More of that side of the story in my report for the Ten O’Clock News, which I hope will go out on Friday.
Just a few miles away, the forest is like a scene from a Christmas card: tall fir trees are decorated with a scattering of snow on their branches.
It’s very beautiful. But this is treacherous country.
The last people the border guards caught, just before the holiday, were two men from Georgia . One was in a coma, the other managed to ‘phone for help before he too collapsed.
But the story that tore me up happened sometime before, in September, and was well publicised in Poland at the time.
This is what happened to thirty-six year-old Kamisa.
She is from Chechnya and wanted a better life for her four children.
She was afraid to go on living in Grozny. One of her daughters was sick and education was poor. So she decided to go to Slovakia and make her way to Austria where many of her husband’s family live.
She paid a man in Moscow $2,700. He drove her and her two-year-old son and daughters of 9, 12 and 14 for many hours.
He would not stop or let them out. Eventually he reached what he said was the border with Slovakia and let them out and told them to be on their way.
It was pouring with rain. She and the children walked from one hill to the next, until they were soaked.
Eventually they couldn’t go on any longer and stopped in a forest within sight of what turned out to be the Polish border.

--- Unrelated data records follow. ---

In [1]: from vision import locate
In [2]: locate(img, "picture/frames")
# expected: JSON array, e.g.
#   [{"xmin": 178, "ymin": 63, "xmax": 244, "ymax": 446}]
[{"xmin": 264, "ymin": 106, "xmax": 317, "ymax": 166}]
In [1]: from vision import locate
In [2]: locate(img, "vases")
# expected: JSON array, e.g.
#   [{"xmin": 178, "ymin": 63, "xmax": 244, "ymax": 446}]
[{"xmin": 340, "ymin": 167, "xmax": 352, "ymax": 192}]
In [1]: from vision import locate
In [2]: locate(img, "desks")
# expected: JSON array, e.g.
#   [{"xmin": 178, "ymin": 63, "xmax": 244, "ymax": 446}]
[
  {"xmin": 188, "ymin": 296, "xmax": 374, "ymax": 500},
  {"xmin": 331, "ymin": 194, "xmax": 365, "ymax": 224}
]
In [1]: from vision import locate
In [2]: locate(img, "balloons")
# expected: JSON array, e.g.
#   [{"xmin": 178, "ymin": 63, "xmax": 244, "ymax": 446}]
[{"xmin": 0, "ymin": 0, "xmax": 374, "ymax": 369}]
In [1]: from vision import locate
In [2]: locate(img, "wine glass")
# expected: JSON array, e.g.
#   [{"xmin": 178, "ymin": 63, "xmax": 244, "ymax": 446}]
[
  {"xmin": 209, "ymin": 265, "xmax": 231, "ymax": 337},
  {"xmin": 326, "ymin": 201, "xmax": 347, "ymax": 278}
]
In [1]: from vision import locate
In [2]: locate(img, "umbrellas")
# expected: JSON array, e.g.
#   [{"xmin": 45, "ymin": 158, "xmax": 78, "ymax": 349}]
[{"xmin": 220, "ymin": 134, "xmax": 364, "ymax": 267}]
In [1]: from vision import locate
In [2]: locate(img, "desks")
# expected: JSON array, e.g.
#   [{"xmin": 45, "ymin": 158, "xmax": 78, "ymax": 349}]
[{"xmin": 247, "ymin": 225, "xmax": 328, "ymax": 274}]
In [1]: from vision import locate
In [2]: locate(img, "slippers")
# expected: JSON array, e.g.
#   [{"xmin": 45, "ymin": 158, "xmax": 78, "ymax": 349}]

They had a loaf of bread, sausage and some Snickers bars but the food was soon gone.
They had nothing to drink. There was no let-up in the wind and the rain. Her mobile phone wouldn’t work because it was saturated with rain and, although she knew her husband was texting her, she couldn’t read the messages.
She thinks she was there for four days. She didn’t want to go to get help and leave the children, for fear of animals and patrol dogs.
Her nine year-old daughter was in a coma but it was the 14 year-old who died first.
Kamisa was crying and shouting and screaming for help, but none came.
Eventually she took her boy, covered the girls with forest leaves and said goodbye.
The 12 year-old knew what was happening.
Kamisa thought it best to save one child and hoped that she would reach help in time for the others.
But she stumbled around for a while until she came on the border guards and, by the time help arrived, her three daughters had died.
She and her son have recovered and her husband has joined her in Poland where they have applied for asylum.
Few Chechen asylum seekers are granted that status but her case may be different.
In Britain at least, the authorities would portray this tragedy as a lesson in the evils of what they insist on calling “people trafficking” but perhaps it is more complex than that.
People will always want to move to safer more prosperous parts of the world. And governments and many people from those safer and more prosperous places will probably always want to stop them.
So I don’t know what to think, except that it rips me up to think of a woman stumbling around in the dark, crying over the bodies of her children who died because she wanted to give them a better life.